# Excerto selecionado
================================
É triste mas é assim mesmo. Há disto em todas as famílias: uma criatura que por muito que a eduquem, a ensinem ou a promovam, não passa da cepa torta.

O sr. João Soares apareceu vagamente na cena política nos finais do antigo regime. E apareceu, desde logo, como o filho de um político que dava a cara e o corpo pela democracia.

Das suas proezas, nesse tempo obscuro, sabe-se pouco e mesmo esse pouco é de uma irrelevância política total.

Nos primeiros momentos post 25 Abril, eis que o promissor filho aparece na arena política como um dos dirigentes de uma espécie de facção do PS que se chamava, pomposa e tolamente, GAPS (grupo autónomo do partido socialista). A sigla não cobria nada e descobria ainda menos.

Da sua proclamação política podem extrair-se enormidades como a de “considerar o exército português como um verdadeiro exército popular” (sic!!!) e outras parvoejadas do mesmo género. Se aquilo fosse levado a sério, teríamos que o fantasmático GAPS se posicionava muito mais à esquerda do que o MRPP.
================================
# Problema proposto 1
Enumere, pela ordem em que surgem, todas as siglas de partidos ou grupos políticos mencionadas no excerto.
# Problema proposto 2
Encontre nos registos todas as linhas que contêm a palavra "jersey" e copie-as, distinguindo maiúsculas de minúsculas.
================================
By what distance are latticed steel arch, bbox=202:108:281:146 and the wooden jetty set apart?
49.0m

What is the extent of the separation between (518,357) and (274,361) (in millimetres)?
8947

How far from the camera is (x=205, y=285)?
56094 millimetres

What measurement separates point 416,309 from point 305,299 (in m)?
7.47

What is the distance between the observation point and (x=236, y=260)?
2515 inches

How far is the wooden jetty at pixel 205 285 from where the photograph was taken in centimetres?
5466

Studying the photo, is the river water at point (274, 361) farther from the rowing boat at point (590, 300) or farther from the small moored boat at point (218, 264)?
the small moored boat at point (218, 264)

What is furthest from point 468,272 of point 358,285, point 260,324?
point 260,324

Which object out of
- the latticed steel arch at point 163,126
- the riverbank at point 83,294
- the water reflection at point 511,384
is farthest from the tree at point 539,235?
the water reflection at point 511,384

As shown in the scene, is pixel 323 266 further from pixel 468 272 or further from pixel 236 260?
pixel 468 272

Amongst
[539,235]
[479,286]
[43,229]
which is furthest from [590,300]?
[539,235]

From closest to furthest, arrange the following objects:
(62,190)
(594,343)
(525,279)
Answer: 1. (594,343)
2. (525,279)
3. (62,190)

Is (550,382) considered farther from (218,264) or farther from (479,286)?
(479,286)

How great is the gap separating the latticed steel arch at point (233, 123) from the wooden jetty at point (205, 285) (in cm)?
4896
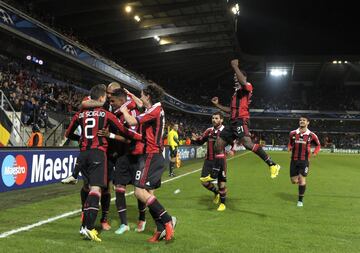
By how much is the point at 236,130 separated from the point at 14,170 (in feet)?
21.3

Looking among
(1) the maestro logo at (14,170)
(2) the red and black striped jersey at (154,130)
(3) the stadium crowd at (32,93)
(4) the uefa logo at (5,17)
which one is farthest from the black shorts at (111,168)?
(4) the uefa logo at (5,17)

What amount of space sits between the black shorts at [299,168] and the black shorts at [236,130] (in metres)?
2.65

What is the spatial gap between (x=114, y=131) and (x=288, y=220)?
4.04m

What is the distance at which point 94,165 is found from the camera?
6070 millimetres

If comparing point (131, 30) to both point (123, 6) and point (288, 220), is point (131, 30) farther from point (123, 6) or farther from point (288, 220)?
point (288, 220)

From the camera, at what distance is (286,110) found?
67500mm

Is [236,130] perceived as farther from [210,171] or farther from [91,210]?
[91,210]

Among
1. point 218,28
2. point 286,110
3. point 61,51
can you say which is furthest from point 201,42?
point 286,110

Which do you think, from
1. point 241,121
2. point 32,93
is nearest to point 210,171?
point 241,121

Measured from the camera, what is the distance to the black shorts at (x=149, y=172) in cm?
610

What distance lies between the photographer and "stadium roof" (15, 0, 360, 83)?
1159 inches

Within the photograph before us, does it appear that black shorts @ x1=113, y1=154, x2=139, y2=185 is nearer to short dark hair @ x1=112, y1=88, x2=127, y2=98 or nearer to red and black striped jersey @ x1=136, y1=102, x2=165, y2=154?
red and black striped jersey @ x1=136, y1=102, x2=165, y2=154

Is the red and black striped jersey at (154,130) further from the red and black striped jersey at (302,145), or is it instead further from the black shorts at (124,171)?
the red and black striped jersey at (302,145)

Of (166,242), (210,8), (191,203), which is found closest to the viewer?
(166,242)
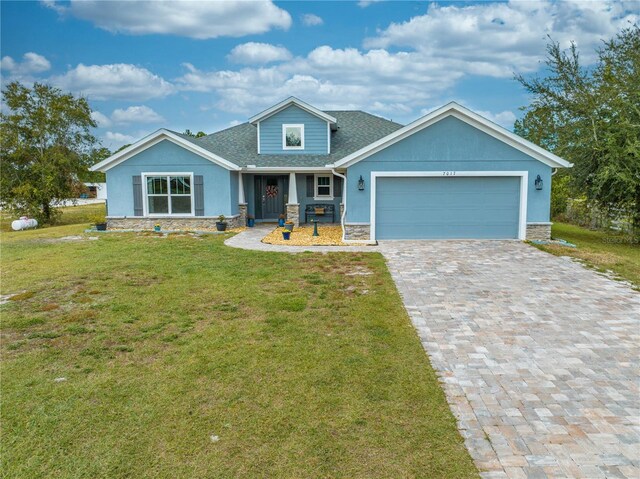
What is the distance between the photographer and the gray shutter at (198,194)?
61.4ft

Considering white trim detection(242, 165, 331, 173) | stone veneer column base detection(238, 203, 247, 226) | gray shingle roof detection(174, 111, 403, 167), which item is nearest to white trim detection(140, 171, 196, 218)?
gray shingle roof detection(174, 111, 403, 167)

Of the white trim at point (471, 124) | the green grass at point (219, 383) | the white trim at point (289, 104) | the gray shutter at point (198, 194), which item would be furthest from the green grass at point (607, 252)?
the gray shutter at point (198, 194)

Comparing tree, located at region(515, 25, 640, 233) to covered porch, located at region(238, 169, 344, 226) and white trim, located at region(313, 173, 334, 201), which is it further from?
covered porch, located at region(238, 169, 344, 226)

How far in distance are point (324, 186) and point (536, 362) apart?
15798 millimetres

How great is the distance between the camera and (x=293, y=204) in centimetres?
1938

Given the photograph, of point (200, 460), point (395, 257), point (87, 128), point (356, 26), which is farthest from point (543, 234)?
point (87, 128)

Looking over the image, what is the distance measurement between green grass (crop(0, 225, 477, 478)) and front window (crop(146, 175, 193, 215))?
382 inches

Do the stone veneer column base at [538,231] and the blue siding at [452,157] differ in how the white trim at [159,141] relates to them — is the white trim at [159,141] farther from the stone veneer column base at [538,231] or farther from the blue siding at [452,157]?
the stone veneer column base at [538,231]

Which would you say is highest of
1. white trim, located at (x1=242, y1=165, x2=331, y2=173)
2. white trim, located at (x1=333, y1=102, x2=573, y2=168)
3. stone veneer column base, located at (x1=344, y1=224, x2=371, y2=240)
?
white trim, located at (x1=333, y1=102, x2=573, y2=168)

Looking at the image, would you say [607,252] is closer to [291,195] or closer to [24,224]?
[291,195]

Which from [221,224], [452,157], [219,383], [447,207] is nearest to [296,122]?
[221,224]

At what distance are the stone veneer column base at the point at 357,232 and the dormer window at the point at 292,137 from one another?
6.92m

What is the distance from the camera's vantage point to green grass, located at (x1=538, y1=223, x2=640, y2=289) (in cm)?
1082

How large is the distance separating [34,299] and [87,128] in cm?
2040
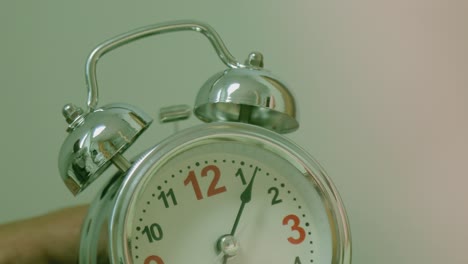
================================
# Resposta 1
PS, GAPS, MRPP

# Resposta 2
(2) the red and black striped jersey at (154,130)
Within the photograph before us, does it appear that black shorts @ x1=113, y1=154, x2=139, y2=185 is nearer to short dark hair @ x1=112, y1=88, x2=127, y2=98 or nearer to red and black striped jersey @ x1=136, y1=102, x2=165, y2=154?
red and black striped jersey @ x1=136, y1=102, x2=165, y2=154
Is the red and black striped jersey at (154,130) further from the red and black striped jersey at (302,145), or is it instead further from the black shorts at (124,171)?
the red and black striped jersey at (302,145)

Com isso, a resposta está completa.